» **Exercise objective**: Can you transcribe the data exactly? Leave the pictures out.

» **Data excerpts**:
··········

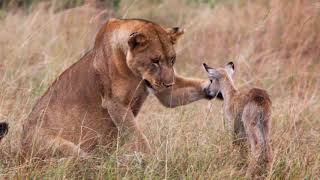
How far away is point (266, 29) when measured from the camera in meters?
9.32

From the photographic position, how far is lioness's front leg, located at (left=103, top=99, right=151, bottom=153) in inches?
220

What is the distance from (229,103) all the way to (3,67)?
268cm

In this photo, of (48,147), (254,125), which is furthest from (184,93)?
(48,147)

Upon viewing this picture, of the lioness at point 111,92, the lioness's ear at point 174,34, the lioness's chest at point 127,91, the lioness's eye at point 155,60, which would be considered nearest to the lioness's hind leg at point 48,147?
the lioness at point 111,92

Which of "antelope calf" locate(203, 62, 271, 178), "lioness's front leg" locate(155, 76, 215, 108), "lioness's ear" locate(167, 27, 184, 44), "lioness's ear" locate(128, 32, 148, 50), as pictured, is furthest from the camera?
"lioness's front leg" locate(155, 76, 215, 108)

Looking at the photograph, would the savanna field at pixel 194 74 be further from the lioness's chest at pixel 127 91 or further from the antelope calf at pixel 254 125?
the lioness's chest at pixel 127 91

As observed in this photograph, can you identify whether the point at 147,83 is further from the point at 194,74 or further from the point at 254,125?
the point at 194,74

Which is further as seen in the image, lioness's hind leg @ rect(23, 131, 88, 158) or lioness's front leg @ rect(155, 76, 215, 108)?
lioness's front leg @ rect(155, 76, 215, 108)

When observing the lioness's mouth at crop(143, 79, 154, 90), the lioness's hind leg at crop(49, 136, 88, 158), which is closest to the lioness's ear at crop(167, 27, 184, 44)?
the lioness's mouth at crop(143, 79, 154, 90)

··········

» **Answer**:
How far away is point (266, 29) when measured from the camera in meters?
9.32

From the photographic position, how far is lioness's front leg, located at (left=103, top=99, right=151, bottom=153) in inches?
220

What is the distance from (229,103) all the way to (3,67)?
268cm

In this photo, of (48,147), (254,125), which is furthest from (184,93)?
(48,147)

Upon viewing this picture, of the lioness at point 111,92, the lioness's ear at point 174,34, the lioness's chest at point 127,91, the lioness's eye at point 155,60, which would be considered nearest to the lioness's hind leg at point 48,147?
the lioness at point 111,92

Which of "antelope calf" locate(203, 62, 271, 178), "lioness's front leg" locate(155, 76, 215, 108), "lioness's ear" locate(167, 27, 184, 44), "lioness's ear" locate(128, 32, 148, 50), as pictured, is furthest from the camera?
"lioness's front leg" locate(155, 76, 215, 108)

Looking at the photograph, would the savanna field at pixel 194 74 be further from the lioness's chest at pixel 127 91 or further from the antelope calf at pixel 254 125?
the lioness's chest at pixel 127 91

As observed in this photograph, can you identify whether the point at 147,83 is further from the point at 194,74 or further from the point at 254,125?
the point at 194,74

Which is further as seen in the image, lioness's hind leg @ rect(23, 131, 88, 158) or lioness's front leg @ rect(155, 76, 215, 108)?
lioness's front leg @ rect(155, 76, 215, 108)

When observing the lioness's mouth at crop(143, 79, 154, 90), the lioness's hind leg at crop(49, 136, 88, 158), which is closest to the lioness's ear at crop(167, 27, 184, 44)?
the lioness's mouth at crop(143, 79, 154, 90)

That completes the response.